Infuriatingly enough, she smiled. "How about a rapist who takes his victim's blood? That factor alone will be enough to work people up." She watched his face, leaning forward with an air of amused placation. "Don't worry, none of your agents tattled. I even threatened McGee. Nothing."

He smiled without humor, and thought: Ducky. She wouldn't know then. About DiNozzo's idea. "No matching M.O. in the tri-state area. No hits on the fingerprints. DNA evidence is looking like a strike out. No reason to treat this like the work of a serial rapist."

If she noticed the lack of humor, it didn't seem to bother her. "Nevertheless, NCIS must be proactive in mitigating any risk of a repeat offense."

"I'm sorry Madam Director, I have a hard time interpreting political bullshit," Gibbs shot back with narrowed eyes.

"Then let me be perfectly clear, Agent Gibbs. I am seriously considering sharing jurisdiction for this case with the D.C. Metro Police force."

Gibbs glared. "No."

Jen stood. "Excuse me?"

"You questioning my team's ability, Jen? You think we need Metros help to crack this?" His voice snapped with anger, but her expression only hardened under it. Gibbs reminded himself, again, that her position was not exactly unearned.

"No, I'm questioning your objectivity."

Gibbs recanted his previous take on not being an asshole. "Care to explain why?"

She huffed a sarcastic noise. "Come on, Jethro. Abby herself kept information about that stalker from you because she didn't want you to beat him to death with a baseball bat."

"Yeah, and this time she came to me. Hell if I'm going to hand her over to some Metro detective who cares more about his next donut than catching the bastard who hurt her."

She looked at him with appraisal. Gibbs realized that his last sentence had not exactly helped prove his objectivity. "Jen," he said softly, "she's already talked to me. You want them digging around, making her start all over again?"

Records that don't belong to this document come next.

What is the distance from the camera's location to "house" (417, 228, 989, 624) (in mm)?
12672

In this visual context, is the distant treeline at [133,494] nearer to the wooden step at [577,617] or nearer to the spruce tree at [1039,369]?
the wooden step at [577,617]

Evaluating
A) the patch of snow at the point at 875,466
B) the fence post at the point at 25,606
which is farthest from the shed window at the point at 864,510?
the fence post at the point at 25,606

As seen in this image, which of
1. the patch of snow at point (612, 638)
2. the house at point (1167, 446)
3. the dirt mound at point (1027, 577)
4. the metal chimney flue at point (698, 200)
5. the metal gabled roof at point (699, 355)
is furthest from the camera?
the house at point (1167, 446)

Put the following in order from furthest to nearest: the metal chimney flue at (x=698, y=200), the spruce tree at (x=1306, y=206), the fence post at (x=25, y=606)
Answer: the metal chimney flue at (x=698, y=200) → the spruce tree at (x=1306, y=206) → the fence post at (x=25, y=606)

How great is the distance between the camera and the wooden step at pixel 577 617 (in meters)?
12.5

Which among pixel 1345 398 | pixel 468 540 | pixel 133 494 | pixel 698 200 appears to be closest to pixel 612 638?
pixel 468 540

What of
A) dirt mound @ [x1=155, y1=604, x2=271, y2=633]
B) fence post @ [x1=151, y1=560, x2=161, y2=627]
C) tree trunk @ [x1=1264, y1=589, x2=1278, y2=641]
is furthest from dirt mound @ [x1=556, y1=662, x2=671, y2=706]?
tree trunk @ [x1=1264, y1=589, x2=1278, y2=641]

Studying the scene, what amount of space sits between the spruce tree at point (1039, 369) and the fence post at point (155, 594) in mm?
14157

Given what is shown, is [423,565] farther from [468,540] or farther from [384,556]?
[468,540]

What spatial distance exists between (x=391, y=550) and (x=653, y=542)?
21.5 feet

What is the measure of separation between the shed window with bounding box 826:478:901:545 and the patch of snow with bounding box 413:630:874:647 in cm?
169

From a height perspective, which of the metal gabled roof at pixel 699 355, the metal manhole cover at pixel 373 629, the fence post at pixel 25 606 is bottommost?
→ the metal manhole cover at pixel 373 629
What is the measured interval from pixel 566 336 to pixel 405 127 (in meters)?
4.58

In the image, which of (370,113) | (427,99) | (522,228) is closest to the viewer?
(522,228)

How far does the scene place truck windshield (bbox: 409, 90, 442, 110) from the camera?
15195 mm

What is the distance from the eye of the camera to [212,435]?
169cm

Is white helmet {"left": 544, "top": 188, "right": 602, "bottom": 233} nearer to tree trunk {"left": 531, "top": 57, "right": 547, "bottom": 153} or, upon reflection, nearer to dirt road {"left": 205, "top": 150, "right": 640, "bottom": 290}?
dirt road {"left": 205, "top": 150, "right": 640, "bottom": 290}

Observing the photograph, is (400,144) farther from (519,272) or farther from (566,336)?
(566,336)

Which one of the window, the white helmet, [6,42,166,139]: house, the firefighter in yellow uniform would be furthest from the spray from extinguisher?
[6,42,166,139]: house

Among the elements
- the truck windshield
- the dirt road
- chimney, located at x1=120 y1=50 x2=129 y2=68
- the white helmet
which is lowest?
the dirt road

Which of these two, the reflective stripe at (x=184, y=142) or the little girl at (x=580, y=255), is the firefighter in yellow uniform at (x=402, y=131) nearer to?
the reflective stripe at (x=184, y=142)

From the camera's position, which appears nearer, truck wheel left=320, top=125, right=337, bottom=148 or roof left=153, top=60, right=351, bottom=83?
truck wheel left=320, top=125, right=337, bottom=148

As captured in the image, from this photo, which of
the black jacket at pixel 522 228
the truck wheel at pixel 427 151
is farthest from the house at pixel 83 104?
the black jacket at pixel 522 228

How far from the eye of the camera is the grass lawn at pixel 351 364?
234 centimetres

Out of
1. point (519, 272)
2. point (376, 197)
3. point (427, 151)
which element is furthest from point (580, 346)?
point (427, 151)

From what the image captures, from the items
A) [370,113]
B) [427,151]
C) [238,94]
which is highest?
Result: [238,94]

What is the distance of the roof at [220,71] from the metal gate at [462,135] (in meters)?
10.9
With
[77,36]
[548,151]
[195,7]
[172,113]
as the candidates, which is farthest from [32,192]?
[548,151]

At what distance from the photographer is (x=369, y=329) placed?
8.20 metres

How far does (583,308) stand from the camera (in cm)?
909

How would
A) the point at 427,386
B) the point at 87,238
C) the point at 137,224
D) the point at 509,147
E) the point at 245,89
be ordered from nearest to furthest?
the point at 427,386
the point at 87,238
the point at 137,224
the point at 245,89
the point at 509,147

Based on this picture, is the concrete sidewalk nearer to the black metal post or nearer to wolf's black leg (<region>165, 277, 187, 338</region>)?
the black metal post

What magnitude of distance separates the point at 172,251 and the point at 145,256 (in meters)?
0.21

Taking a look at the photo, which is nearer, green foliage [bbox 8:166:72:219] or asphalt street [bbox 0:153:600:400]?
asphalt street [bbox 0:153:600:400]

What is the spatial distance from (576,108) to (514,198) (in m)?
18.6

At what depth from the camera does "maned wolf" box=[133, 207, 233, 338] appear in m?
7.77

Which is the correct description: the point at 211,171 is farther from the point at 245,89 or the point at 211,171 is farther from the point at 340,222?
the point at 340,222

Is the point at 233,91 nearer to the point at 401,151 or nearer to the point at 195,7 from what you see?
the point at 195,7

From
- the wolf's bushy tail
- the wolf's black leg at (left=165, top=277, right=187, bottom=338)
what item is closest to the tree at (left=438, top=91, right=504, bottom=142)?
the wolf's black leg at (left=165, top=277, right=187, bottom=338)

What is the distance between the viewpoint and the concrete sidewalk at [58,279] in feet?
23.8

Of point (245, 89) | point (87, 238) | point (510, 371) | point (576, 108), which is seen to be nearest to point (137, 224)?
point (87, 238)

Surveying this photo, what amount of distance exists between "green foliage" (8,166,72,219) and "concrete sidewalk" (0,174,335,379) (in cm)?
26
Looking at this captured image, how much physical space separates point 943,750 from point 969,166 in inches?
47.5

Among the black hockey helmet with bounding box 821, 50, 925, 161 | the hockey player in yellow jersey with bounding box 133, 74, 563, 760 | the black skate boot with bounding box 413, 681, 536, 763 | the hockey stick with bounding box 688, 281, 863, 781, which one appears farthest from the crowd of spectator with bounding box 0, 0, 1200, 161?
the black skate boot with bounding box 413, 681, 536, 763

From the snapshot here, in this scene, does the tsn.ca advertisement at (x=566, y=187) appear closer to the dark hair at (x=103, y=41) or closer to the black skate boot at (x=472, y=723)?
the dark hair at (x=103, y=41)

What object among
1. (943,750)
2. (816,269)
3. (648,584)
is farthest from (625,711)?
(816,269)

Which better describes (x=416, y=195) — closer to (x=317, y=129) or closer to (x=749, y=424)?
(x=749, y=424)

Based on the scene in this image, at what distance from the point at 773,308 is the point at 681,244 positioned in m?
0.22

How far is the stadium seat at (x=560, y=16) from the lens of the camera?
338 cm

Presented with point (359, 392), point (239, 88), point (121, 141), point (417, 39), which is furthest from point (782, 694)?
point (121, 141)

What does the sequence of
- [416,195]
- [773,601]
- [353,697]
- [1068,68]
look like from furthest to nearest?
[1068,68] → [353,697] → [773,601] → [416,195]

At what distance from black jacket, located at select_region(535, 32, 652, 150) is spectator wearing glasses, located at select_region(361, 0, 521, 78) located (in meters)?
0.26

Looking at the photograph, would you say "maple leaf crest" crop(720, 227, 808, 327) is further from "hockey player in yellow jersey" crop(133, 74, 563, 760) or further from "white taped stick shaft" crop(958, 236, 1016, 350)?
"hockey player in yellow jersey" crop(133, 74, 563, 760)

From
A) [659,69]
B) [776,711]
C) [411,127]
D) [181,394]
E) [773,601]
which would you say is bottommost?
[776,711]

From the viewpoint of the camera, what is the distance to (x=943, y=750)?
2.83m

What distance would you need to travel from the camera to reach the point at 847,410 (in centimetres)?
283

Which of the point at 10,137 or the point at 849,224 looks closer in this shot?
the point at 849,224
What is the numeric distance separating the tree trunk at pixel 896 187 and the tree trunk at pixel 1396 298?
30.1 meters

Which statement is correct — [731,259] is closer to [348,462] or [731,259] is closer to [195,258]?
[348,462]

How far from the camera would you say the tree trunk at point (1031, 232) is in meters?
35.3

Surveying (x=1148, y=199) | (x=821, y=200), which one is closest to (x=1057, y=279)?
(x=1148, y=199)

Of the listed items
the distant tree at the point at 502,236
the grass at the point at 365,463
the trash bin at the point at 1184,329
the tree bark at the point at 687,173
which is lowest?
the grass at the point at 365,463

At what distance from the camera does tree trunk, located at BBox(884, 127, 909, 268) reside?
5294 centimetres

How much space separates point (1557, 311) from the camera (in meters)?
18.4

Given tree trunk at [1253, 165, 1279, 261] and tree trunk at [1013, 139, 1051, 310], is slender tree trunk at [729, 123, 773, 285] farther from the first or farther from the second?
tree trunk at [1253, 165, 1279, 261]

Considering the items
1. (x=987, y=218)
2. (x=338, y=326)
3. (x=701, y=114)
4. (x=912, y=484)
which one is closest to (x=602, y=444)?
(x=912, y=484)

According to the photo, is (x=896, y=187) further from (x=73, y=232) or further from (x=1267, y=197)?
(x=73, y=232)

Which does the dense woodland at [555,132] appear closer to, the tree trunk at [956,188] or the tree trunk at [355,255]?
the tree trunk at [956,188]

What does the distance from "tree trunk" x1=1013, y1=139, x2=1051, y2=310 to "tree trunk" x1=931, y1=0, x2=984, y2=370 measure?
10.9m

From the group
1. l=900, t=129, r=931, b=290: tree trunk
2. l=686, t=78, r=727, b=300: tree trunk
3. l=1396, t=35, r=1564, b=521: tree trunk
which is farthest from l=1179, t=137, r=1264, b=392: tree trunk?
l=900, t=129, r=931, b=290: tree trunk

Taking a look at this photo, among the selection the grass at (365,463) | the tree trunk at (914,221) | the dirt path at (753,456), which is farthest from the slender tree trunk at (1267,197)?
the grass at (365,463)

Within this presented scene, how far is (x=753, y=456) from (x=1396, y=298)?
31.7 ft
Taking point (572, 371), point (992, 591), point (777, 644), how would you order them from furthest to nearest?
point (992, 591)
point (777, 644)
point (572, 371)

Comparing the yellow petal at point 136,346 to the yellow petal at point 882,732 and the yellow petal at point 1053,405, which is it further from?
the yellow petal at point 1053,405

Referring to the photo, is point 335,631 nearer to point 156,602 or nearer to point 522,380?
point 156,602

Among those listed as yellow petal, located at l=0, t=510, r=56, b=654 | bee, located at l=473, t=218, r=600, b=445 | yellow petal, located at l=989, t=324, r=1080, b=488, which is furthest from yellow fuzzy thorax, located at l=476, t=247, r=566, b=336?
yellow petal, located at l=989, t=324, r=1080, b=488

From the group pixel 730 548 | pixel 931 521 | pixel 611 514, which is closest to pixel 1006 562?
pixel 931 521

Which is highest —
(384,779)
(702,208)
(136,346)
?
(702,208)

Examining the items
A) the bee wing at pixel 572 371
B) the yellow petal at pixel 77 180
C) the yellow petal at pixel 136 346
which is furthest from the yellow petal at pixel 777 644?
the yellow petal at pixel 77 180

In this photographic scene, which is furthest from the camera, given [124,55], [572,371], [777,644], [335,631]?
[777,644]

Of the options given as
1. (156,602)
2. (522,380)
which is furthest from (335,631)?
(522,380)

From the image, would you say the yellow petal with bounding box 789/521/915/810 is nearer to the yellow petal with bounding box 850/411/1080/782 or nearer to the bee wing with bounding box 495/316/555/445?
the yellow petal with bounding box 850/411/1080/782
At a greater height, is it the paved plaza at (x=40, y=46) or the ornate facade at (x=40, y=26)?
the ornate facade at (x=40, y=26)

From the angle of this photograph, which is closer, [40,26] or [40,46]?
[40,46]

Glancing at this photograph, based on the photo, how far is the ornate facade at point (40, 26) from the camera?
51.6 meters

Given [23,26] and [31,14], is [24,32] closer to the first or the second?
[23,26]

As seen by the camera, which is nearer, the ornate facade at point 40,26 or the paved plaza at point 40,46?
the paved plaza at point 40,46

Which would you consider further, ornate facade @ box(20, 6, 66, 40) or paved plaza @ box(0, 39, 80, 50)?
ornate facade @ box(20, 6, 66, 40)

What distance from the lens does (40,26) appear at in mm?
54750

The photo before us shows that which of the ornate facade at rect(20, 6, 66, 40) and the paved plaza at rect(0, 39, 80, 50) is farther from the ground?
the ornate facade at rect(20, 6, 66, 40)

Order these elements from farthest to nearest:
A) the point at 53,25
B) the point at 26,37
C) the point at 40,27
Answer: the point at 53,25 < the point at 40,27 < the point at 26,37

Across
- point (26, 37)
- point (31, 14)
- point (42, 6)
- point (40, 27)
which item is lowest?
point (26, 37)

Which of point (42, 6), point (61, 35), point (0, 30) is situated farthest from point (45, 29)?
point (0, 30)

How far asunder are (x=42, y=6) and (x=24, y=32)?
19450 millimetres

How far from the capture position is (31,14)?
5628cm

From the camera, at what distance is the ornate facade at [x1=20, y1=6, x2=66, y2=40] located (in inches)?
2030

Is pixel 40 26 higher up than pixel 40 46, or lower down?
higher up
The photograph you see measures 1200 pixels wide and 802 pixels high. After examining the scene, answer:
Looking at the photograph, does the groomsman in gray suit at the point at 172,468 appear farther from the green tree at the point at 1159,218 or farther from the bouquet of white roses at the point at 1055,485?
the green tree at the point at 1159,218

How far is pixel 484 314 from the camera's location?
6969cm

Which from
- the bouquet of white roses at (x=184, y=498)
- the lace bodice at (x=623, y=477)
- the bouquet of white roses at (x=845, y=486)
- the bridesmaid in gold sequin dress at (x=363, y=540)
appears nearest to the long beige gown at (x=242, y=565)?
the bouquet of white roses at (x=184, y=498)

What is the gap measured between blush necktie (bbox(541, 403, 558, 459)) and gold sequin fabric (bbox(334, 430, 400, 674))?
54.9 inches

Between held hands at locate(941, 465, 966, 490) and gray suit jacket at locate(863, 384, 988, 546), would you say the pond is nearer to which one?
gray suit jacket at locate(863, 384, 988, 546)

Her forward stance relaxed back a little and Gibbs knew he had won. "All right." She moved to stand across from him. "I'm willing to keep this in house for now, since Abby's attack is the only one on record with this M.O. But Jethro, if another victim turns up I'll have to alert Metro."

He met her eyes and nodded. "I'll give them the file myself."

Her eyes swept over him, and there was nothing of Jen in the long evaluation. "Deal."

As soon as she left, Tony and McGee returned to the Yard. Gibbs watched them settle back into their desks, intent on their tasks. Tim navigating through the website Ryan Banks had given them; Tony looking up the names. They both sagged under a weight Gibbs could feel in his own bones.

When Tony's gaze moved idly across the space between their desks Gibbs caught his eye and smiled a little, saying, "That was some kind of detective work, Tony." Because it was true, and because it was deserved. Definitely not because Tony's surprised smile eased some of the terrible twisting in his gut.